DeepSeek cost just over $5M to train. StarCoder cost around $1M, there is no info for Starcoder2 but unlikely to be more than a few million. The idea of spending billions in training is OpenAI trying to build a moat that might not actually exist.
These architectures didn't exist last year. The Chinese are innovating thanks to massive government backing, access to talent, and a clear focus on winning the AI race.
StarCoder is an open-source LLM for code, not text. Builder.ai told investors they were building a virtual assistant called "Natasha", not a code assistant.
I'm just telling you what I read online. Builder.ai wasn't competing with GitHub Copilot, Cody, or CodeWhisperer. Those are code assistants for developers. Builder.ai was building a virtual assistant for customers. It meant to "talk" to clients, gather requirements and automate parts of the build process. Very different space.
And like I said before, creating a dedicated, pre-trained foundation model is expensive. Not to mention a full LLM.
The point is that one doesn't need billions to create useful models — there is no reason they would need new foundation models in the first place — and that 'running out of money' is unlikely to have been their main problem, 250M should be more than enough to create an AI website builder.

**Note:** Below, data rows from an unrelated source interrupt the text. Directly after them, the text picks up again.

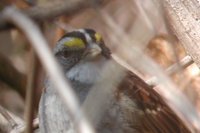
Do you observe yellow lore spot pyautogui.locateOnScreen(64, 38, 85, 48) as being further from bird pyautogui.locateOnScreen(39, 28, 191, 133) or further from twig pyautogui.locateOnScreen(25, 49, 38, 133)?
twig pyautogui.locateOnScreen(25, 49, 38, 133)

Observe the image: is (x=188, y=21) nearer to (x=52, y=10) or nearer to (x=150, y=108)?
(x=52, y=10)

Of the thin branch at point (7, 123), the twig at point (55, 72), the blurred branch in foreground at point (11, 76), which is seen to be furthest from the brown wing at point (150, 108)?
the twig at point (55, 72)

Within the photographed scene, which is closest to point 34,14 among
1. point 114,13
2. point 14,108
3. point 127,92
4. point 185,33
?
point 185,33

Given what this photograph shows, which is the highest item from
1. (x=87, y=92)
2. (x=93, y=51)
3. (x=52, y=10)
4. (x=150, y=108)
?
(x=52, y=10)

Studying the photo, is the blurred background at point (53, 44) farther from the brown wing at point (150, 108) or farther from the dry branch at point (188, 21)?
the dry branch at point (188, 21)

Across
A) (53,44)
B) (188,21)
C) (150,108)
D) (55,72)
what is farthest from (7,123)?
(55,72)

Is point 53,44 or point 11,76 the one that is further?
point 53,44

I get what you are saying, but you're missing the most important piece of the puzzle: the data.
Everyone talks about models and infrastructure, but without the right data, you've got nothing. And that's where the biggest hidden cost is.
According to the company's own website, they were creating the data themselves. Labelled datasets, transcripts, customer conversations, documents, and more. That's where the real money goes. Millions and millions.